Four years later he was feeling lost and unhappy. “I was wondering what it was all about really. I had no particular financial worries, and a roof over my head, but something in you calls to create this hive of activity so that you are stressed every second of the day.”

Brian decided to go along to a Life Club meeting. “It was just very useful. It covered things like relationships, change, and how it happens. It produced insights into what was important for me to do at that time – and all for 15 quid a week.” He likes the practical approach. A key element is a wheel-shaped chart with 10 spokes, each representing an aspect of life – money, family, career, fitness, health, and so on, The idea is to circle a number on each spoke to indicate how well that aspect of your life is going. “It gives you a structure for how to think about your life,” explains Brian, “And if you’re not happy with it, you change it.”

After a few meetings, it emerged that one of Brian’s main obstacles to happiness was his home, which he neglected since moving out to live with his partner.
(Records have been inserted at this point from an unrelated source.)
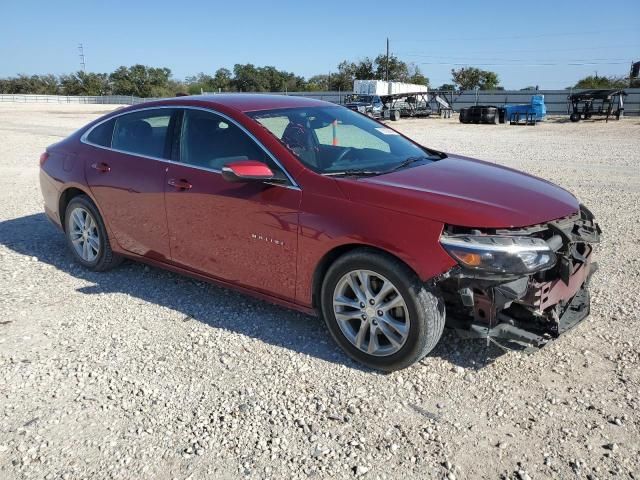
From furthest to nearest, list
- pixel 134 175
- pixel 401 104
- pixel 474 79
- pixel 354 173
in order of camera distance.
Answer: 1. pixel 474 79
2. pixel 401 104
3. pixel 134 175
4. pixel 354 173

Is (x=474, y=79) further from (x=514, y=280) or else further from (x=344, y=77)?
(x=514, y=280)

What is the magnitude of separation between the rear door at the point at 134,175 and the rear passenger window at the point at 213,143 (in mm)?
209

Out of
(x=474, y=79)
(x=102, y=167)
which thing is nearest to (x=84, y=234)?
(x=102, y=167)

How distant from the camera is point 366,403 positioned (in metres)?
3.20

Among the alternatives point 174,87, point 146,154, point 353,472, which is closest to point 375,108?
point 146,154

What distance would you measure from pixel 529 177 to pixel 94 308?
3.64 m

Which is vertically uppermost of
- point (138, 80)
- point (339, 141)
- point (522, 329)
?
point (138, 80)

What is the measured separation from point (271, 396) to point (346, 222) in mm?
1148

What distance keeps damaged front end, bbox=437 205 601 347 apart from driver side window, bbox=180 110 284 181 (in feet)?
5.01

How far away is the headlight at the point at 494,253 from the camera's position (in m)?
3.06

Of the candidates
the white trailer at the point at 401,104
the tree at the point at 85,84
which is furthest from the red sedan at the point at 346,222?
the tree at the point at 85,84

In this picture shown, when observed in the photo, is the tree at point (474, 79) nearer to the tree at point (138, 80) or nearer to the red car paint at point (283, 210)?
the tree at point (138, 80)

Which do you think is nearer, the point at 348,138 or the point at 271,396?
the point at 271,396

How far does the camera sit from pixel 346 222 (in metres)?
3.41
He threw away whole chunks of his past: the boxes full of bank statements, the stereo speakers that no longer worked, the first computer he’d bought. He felt cleansed; had been forced to confront what he’d outgrown. He had taken stock and could now move on.

Frances Howard, 68, local historian, was also amazed by the effect of her visits to a Life Club. Among the many attractions she lists: a chance to hear how others sort out their problems (Frances lives alone, works from home, and is widowed) and a welcoming atmosphere; she particularly enjoyed the support of younger people in the group. She said: “It’s not always easy to understand where young people are coming from; sometimes I found I was being a bit reactionary. It’s good to find out what pressures are on them.”
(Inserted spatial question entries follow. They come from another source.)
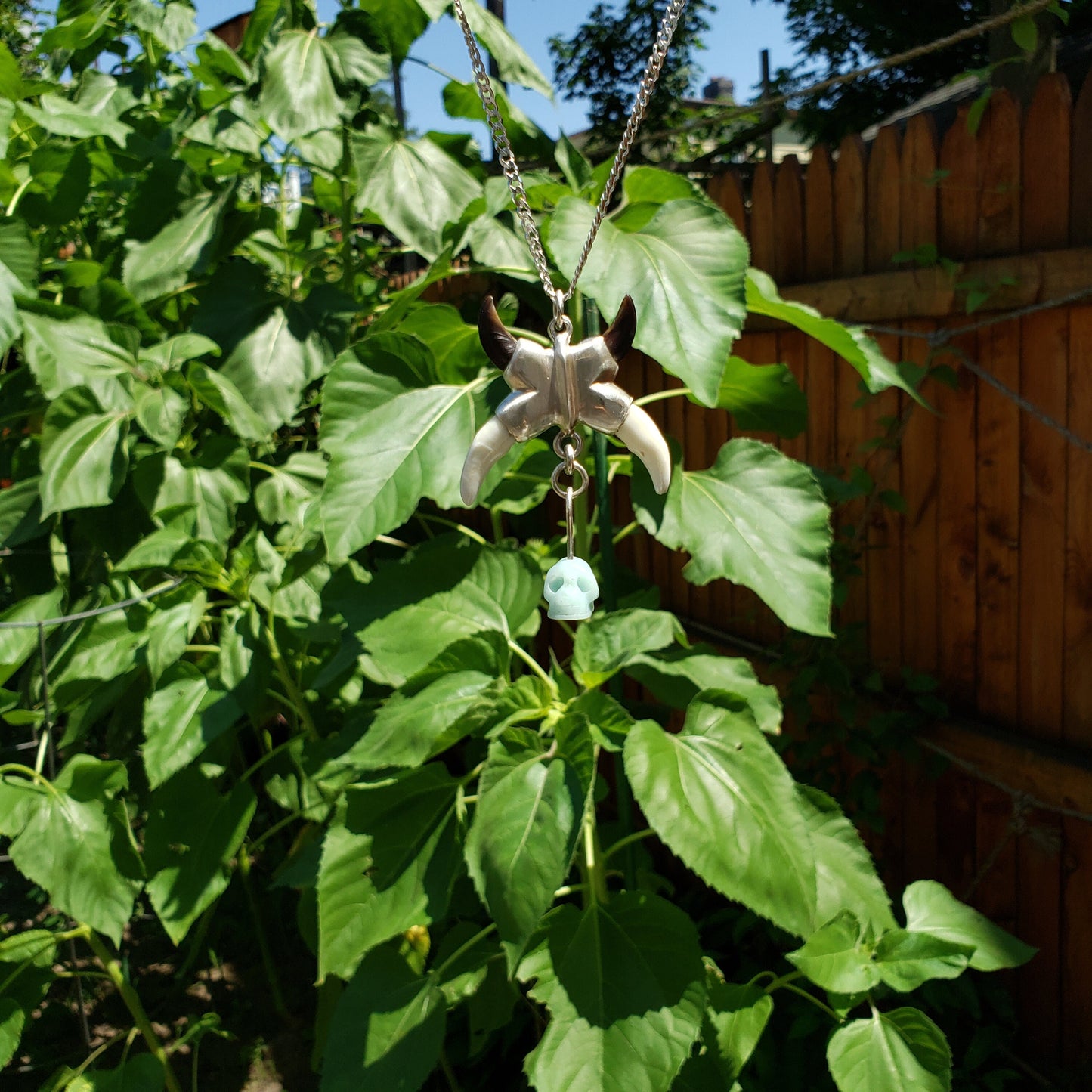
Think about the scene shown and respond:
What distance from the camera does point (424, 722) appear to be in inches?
64.6

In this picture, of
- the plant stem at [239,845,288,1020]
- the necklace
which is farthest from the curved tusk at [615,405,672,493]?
the plant stem at [239,845,288,1020]

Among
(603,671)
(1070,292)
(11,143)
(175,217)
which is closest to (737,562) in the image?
(603,671)

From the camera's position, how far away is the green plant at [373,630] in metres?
1.61

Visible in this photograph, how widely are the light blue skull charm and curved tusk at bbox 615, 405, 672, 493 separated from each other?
13 cm

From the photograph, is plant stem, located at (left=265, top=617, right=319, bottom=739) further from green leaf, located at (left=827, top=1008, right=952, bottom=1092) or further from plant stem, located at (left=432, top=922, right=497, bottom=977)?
green leaf, located at (left=827, top=1008, right=952, bottom=1092)

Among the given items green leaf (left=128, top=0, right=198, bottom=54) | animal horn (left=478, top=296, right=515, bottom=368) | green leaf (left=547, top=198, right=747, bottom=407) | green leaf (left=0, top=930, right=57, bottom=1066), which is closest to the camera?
animal horn (left=478, top=296, right=515, bottom=368)

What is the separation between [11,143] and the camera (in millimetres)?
2777

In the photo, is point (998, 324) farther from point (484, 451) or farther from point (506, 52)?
point (484, 451)

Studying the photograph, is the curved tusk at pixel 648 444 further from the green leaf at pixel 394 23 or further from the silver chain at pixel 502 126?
the green leaf at pixel 394 23

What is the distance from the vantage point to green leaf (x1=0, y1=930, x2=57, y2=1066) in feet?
6.88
The enthusiasm for Life Clubs is pretty clear. The only problem, it would seem, is finding the time to go. “It almost feels like a guilty pleasure to give oneself an hour or so, and sit somewhere nice and be treated reasonably,” says Jennifer Dodds, 56, a market researcher. She has three demanding daughters in their early twenties,a mother-in-law with Alzheimer’s, and a mother “with bits falling off her.” Women of her age, she points out, “can feel squeezed on all sides”. As a result, when she surfaces from an evening of “positive affirmation” at her local Life Club, she comes out glowing. That’s how good it is.

Back in Nina’s workshop, Big Ben is sounding eight o’clock. “So, tell me what you’ve learnt that you can take out into the world,” Nina asks the group.

They take it in turns to speak. Caroline is not going to be so hard on herself. Sandra is going to take up horse riding. Brian is going to book that trip to Thailand and Colin, a balding thirtysometing who works in HR, when asked to picture what he used to be like, exclaims, “I am a punk rocker! Yes. A punk rocker. And I need to remember that!”